# Just Watched my Favorite Pro-Gun Movie -- I Robot



## utskidad (Apr 6, 2013)

Just watched the story of an antigun fanatic who overcomes his ignorance and learns the true value of guns. In the final scene he tells the gun it would be stupid to arrest him, because guns don't kill people; people kill people. In the movie, the gun looks like a robot.

I think the only reason this film ever got made was the Democrats thought it spelled out a plan for Google to replace the slaves they lost in the Civil War.


----------



## 2full (Apr 8, 2010)

Oh no......another thread for Paddler to go crazy on


----------



## BPturkeys (Sep 13, 2007)

"I think the only reason this film ever got made was the Democrats thought it spelled out a plan for Google to replace the slaves they lost in the Civil War."

Speaking of prophetic movies...one's that have an actual chance of becoming a reality, in fact we are well on the way... the Republicans secret lovechild..."The Handmaid's Tale". Hello Gilead

Paddler need not jump in here, he probably see's the silliness of this whole tread...


----------



## Lone_Hunter (Oct 25, 2017)

Any halfway educated person at this point:





EDIT:
since this topic is pretty much DOA (IBTL) by one guy vaugley refrencing a topic that touchs on recent events in Texas, and another guy redirecting the topic to recent events reguarding leaked SCOTUS opinions, ill toss up this canned argument against gun control. Been on my desktop for years in a text file. (I'm done arguing the topic, because you'll never convince anti-gun people of an opinion that is counter to their core belief system, but by all means, save it, and copy and paste elsewhere if your into pounding your head against a wall.)



> What is a gun? A gun is a singularly self contained instrument of power. As in every case power can be misused. When a government (or group) seeks to consolidate power unto itself (themselves) the misuse of that power is sure to occur. ("power corrupts, absolute power corrupts absolutely"). It is still far better to diffuse that power among the people than to give it to a single authority. The greater good is not to give our freedoms to a single group to have them decide our fate and the fate of future generations.
> 
> "Gun control" is not about reducing deaths it is always about consolidating power.
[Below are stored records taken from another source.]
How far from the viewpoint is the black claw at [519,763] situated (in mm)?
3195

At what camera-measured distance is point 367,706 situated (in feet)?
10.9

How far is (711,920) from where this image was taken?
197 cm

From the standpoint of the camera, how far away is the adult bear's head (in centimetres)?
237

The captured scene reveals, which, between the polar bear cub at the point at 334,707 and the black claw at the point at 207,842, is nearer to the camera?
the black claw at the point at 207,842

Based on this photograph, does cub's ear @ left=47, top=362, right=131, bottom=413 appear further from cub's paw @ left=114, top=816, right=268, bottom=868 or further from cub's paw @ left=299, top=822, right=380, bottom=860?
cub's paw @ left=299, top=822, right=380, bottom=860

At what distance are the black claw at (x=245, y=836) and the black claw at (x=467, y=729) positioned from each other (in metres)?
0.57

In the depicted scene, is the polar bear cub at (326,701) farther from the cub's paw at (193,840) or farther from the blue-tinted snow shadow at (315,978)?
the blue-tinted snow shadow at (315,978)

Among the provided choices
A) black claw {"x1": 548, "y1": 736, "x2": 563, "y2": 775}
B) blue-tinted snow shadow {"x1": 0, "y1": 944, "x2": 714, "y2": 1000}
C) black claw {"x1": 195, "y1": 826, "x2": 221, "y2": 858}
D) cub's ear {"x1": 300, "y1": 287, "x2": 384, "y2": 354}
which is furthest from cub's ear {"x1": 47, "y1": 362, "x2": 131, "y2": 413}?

The problem with consolidating power is that the misuse/abuse by armed governments has been shown to astronomically exceed the misuse/abuse done by armed individuals and small groups. Please look at history! Yes it is a sad fact of life that individual people kill other people but it pales in comparison to what armed governments do in a systematic application of unlimited power.
> 
> ...


----------



## Bax* (Dec 14, 2008)

Received some complaints on this thread and I tend to agree that this thread isn’t going to go anywhere productive. 

I’m going to shut it down


----------